*** DATASET EXCERPTS ***
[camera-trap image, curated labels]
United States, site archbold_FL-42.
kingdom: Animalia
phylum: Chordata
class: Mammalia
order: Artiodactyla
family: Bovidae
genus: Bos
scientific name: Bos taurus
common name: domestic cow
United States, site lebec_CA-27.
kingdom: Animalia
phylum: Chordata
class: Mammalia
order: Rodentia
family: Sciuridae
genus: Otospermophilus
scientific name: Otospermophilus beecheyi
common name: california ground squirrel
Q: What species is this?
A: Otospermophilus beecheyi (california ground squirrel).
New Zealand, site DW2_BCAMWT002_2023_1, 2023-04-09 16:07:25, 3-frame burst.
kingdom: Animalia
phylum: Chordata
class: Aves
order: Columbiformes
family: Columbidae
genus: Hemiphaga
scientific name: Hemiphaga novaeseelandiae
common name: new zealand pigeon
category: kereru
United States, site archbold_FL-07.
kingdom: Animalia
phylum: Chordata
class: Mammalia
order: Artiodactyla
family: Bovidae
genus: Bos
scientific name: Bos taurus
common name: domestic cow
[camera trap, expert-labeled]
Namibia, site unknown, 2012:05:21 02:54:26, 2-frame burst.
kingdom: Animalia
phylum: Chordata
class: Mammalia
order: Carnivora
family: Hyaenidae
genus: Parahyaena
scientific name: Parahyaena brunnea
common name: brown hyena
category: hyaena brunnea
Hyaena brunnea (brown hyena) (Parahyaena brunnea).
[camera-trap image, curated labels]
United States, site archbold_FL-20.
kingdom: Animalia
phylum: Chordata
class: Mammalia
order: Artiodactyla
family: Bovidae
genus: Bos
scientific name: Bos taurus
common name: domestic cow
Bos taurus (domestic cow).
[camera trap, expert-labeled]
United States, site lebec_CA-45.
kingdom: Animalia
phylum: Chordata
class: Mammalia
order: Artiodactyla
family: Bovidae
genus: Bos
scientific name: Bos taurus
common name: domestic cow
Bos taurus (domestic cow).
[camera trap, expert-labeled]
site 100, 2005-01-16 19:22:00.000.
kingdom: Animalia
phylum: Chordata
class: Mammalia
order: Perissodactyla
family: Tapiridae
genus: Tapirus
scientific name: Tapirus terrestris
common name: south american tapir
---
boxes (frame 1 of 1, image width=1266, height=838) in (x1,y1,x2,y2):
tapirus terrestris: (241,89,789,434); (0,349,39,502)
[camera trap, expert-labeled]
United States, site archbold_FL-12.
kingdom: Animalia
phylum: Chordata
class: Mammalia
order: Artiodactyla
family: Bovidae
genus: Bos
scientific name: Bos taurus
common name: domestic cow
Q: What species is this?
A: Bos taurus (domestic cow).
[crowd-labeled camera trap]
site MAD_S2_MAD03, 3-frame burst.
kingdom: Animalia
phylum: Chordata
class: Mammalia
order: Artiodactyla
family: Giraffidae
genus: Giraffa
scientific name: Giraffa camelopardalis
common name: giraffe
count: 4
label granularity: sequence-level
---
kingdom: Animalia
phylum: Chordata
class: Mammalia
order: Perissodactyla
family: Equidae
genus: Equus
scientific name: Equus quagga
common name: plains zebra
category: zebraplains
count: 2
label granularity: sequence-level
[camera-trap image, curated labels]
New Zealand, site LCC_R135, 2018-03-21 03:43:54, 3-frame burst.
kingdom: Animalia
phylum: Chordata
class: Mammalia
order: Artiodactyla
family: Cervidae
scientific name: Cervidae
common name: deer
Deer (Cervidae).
*** End of DATASET EXCERPTS ***
YOUR OBJECTIVE.
Having read the records, return each one exactly.

SOLUTION.
[camera-trap image, curated labels]
United States, site archbold_FL-42.
kingdom: Animalia
phylum: Chordata
class: Mammalia
order: Artiodactyla
family: Bovidae
genus: Bos
scientific name: Bos taurus
common name: domestic cow
United States, site lebec_CA-27.
kingdom: Animalia
phylum: Chordata
class: Mammalia
order: Rodentia
family: Sciuridae
genus: Otospermophilus
scientific name: Otospermophilus beecheyi
common name: california ground squirrel
Q: What species is this?
A: Otospermophilus beecheyi (california ground squirrel).
New Zealand, site DW2_BCAMWT002_2023_1, 2023-04-09 16:07:25, 3-frame burst.
kingdom: Animalia
phylum: Chordata
class: Aves
order: Columbiformes
family: Columbidae
genus: Hemiphaga
scientific name: Hemiphaga novaeseelandiae
common name: new zealand pigeon
category: kereru
United States, site archbold_FL-07.
kingdom: Animalia
phylum: Chordata
class: Mammalia
order: Artiodactyla
family: Bovidae
genus: Bos
scientific name: Bos taurus
common name: domestic cow
[camera trap, expert-labeled]
Namibia, site unknown, 2012:05:21 02:54:26, 2-frame burst.
kingdom: Animalia
phylum: Chordata
class: Mammalia
order: Carnivora
family: Hyaenidae
genus: Parahyaena
scientific name: Parahyaena brunnea
common name: brown hyena
category: hyaena brunnea
Hyaena brunnea (brown hyena) (Parahyaena brunnea).
[camera-trap image, curated labels]
United States, site archbold_FL-20.
kingdom: Animalia
phylum: Chordata
class: Mammalia
order: Artiodactyla
family: Bovidae
genus: Bos
scientific name: Bos taurus
common name: domestic cow
Bos taurus (domestic cow).
[camera trap, expert-labeled]
United States, site lebec_CA-45.
kingdom: Animalia
phylum: Chordata
class: Mammalia
order: Artiodactyla
family: Bovidae
genus: Bos
scientific name: Bos taurus
common name: domestic cow
Bos taurus (domestic cow).
[camera trap, expert-labeled]
site 100, 2005-01-16 19:22:00.000.
kingdom: Animalia
phylum: Chordata
class: Mammalia
order: Perissodactyla
family: Tapiridae
genus: Tapirus
scientific name: Tapirus terrestris
common name: south american tapir
---
boxes (frame 1 of 1, image width=1266, height=838) in (x1,y1,x2,y2):
tapirus terrestris: (241,89,789,434); (0,349,39,502)
[camera trap, expert-labeled]
United States, site archbold_FL-12.
kingdom: Animalia
phylum: Chordata
class: Mammalia
order: Artiodactyla
family: Bovidae
genus: Bos
scientific name: Bos taurus
common name: domestic cow
Q: What species is this?
A: Bos taurus (domestic cow).
[crowd-labeled camera trap]
site MAD_S2_MAD03, 3-frame burst.
kingdom: Animalia
phylum: Chordata
class: Mammalia
order: Artiodactyla
family: Giraffidae
genus: Giraffa
scientific name: Giraffa camelopardalis
common name: giraffe
count: 4
label granularity: sequence-level
---
kingdom: Animalia
phylum: Chordata
class: Mammalia
order: Perissodactyla
family: Equidae
genus: Equus
scientific name: Equus quagga
common name: plains zebra
category: zebraplains
count: 2
label granularity: sequence-level
[camera-trap image, curated labels]
New Zealand, site LCC_R135, 2018-03-21 03:43:54, 3-frame burst.
kingdom: Animalia
phylum: Chordata
class: Mammalia
order: Artiodactyla
family: Cervidae
scientific name: Cervidae
common name: deer
Deer (Cervidae).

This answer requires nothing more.